A snippet: _"Really quick history lesson on Neanderthals. They are not an
ancestor of modern humans. Homo neanderthalensis is descended from a separate
branch that split off from the evolutionary tree about 516,000 years ago,
according to some research published in Nature. Mitochondrial DNA studies have
shown conclusively that Homo neanderthalensis and Homo sapiens evolved
separately. As the Cro-Magnon Homo sapiens moved in across Europe about 45,000
years ago, Homo neanderthalensis was pushed out into little corners of the
world. The last known population died out in the vicinity of Gibraltar about
24,000 years ago, thus ending their approximately 300,000 year existence.

[...]

So now we've got a fair handle on the landscape of evidence in front of us,
and now we can take a skeptical look at what we've got. Basically, nothing. We
have some vaguely plausible hypotheses — yeah, I suppose it's possible that
relic Neanderthals and Gigantopithecus or even some descendant of Paranthropus
could survive in remote parts of Asia — but that's all we really have, a
hypothesis. A hypothesis is a provisional explanation for these stories of
wildmen in captivity and bearing children."_

------
com
Apart from discussions on the quality of headline writers in popular and
specialist scientific journals, I find it really interesting that the "out of
Africa" hypothesis seems to need to merge with the multicentric model of human
evolution.

Add to that the Denisova hominin sequencing (from the single toe bone that was
thought to be Neandertal of a population that may have diverged from the
African populations around 900kYA) and possible presence of up to a 4%
admixture in Papuan and Melanesian populations.

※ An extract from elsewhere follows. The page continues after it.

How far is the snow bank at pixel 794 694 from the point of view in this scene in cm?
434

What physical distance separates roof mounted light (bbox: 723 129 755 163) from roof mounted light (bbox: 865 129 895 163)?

It's exciting times to be interested in human evolution.

Remember that a 4% contribution is about what you might expect from a great-
great grandparent (although we're talking whole populations here, not specific
individuals).

My take home: the different clades of humans/hominins have been able to
recognise enough of themselves in others that they were able to mix and
interbreed. Early human prehistory wasn't just genocides and extinctions due
to overspecialisation and ecological change. Awesome!

------
meric
Are Neanderthals extinct? Not totally. Neither are dinosaurs 1.

[1]<http://en.wikipedia.org/wiki/Bird>

------
andrewflnr
With this and other discoveries regarding Neanderthals in mind, does it still
make sense to call them non-human in any meaningful sense? I would think the
fact that we all interbred would be enough to knock down the species barrier,
but I don't know for sure.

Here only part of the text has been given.